● **Short problem**
Write each line out exactly, leaving none out.

************

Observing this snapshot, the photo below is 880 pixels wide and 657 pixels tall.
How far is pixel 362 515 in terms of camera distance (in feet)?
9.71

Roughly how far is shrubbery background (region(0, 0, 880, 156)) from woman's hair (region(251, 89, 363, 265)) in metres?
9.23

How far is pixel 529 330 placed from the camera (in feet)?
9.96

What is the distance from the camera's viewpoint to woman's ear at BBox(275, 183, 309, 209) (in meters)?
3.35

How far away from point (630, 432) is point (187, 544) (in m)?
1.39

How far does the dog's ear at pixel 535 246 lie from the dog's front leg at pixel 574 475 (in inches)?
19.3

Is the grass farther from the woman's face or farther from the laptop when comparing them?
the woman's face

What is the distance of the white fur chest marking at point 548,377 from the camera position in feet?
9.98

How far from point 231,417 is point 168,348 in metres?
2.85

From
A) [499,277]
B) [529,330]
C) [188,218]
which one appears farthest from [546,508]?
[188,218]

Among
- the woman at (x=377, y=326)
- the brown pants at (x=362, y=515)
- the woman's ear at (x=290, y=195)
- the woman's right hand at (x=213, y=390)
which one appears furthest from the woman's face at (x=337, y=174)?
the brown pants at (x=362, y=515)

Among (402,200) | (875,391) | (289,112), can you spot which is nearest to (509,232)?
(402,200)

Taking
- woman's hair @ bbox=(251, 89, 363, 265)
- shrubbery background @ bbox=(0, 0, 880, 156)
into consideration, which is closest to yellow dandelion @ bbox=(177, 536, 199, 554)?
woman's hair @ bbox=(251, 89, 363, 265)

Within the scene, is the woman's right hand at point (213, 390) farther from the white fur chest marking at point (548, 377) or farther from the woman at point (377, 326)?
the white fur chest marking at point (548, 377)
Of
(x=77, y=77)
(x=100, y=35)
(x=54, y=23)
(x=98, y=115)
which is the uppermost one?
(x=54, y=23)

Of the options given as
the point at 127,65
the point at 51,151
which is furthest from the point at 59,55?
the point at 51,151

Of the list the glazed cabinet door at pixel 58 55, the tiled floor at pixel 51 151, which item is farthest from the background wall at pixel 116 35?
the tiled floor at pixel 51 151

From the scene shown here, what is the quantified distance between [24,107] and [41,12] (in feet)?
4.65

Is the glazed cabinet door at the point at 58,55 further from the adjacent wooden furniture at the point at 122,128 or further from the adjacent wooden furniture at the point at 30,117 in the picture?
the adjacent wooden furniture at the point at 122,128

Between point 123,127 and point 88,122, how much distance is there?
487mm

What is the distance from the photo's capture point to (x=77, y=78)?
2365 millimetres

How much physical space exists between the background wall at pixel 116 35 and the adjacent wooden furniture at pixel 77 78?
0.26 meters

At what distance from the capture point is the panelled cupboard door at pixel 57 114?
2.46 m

************

● **Response**
Observing this snapshot, the photo below is 880 pixels wide and 657 pixels tall.
How far is pixel 362 515 in terms of camera distance (in feet)?
9.71

Roughly how far is shrubbery background (region(0, 0, 880, 156)) from woman's hair (region(251, 89, 363, 265)) in metres?
9.23

How far is pixel 529 330 placed from the camera (in feet)?
9.96

What is the distance from the camera's viewpoint to woman's ear at BBox(275, 183, 309, 209) (in meters)?
3.35

How far away from point (630, 432) is point (187, 544) (in m)?
1.39

How far does the dog's ear at pixel 535 246 lie from the dog's front leg at pixel 574 475 (in inches)?
19.3

Is the grass farther from the woman's face or farther from the laptop when comparing them?
the woman's face

What is the distance of the white fur chest marking at point 548,377 from the camera position in feet?
9.98

How far from point 231,417 is point 168,348 in metres?
2.85

From
A) [499,277]
B) [529,330]
C) [188,218]
which one appears farthest from [546,508]?
[188,218]

Among
- the woman at (x=377, y=326)
- the brown pants at (x=362, y=515)
- the woman's ear at (x=290, y=195)
- the woman's right hand at (x=213, y=390)
which one appears furthest from the woman's face at (x=337, y=174)?
the brown pants at (x=362, y=515)

Among (402,200) | (875,391) | (289,112), can you spot which is nearest to (509,232)?
(402,200)

Taking
- woman's hair @ bbox=(251, 89, 363, 265)
- shrubbery background @ bbox=(0, 0, 880, 156)
into consideration, which is closest to yellow dandelion @ bbox=(177, 536, 199, 554)?
woman's hair @ bbox=(251, 89, 363, 265)

Within the scene, is the woman's right hand at point (213, 390) farther from the white fur chest marking at point (548, 377) or farther from the woman at point (377, 326)?
the white fur chest marking at point (548, 377)
Of
(x=77, y=77)
(x=100, y=35)
(x=54, y=23)
(x=98, y=115)
which is the uppermost one?
(x=54, y=23)

Of the options given as
the point at 127,65
the point at 51,151
which is furthest from the point at 59,55?
the point at 51,151

Of the list the glazed cabinet door at pixel 58 55, the tiled floor at pixel 51 151, which item is farthest from the background wall at pixel 116 35?
the tiled floor at pixel 51 151

From the scene shown here, what is the quantified distance between [24,107] and [41,12] (in feet)?
4.65

Is the glazed cabinet door at the point at 58,55 further from the adjacent wooden furniture at the point at 122,128 or further from the adjacent wooden furniture at the point at 30,117 in the picture?
the adjacent wooden furniture at the point at 122,128

Between point 123,127 and point 88,122, how much distance is there?
487mm

What is the distance from the photo's capture point to (x=77, y=78)?
2365 millimetres

How much physical space exists between the background wall at pixel 116 35 and the adjacent wooden furniture at pixel 77 78?
0.26 meters

At what distance from the capture point is the panelled cupboard door at pixel 57 114?
2.46 m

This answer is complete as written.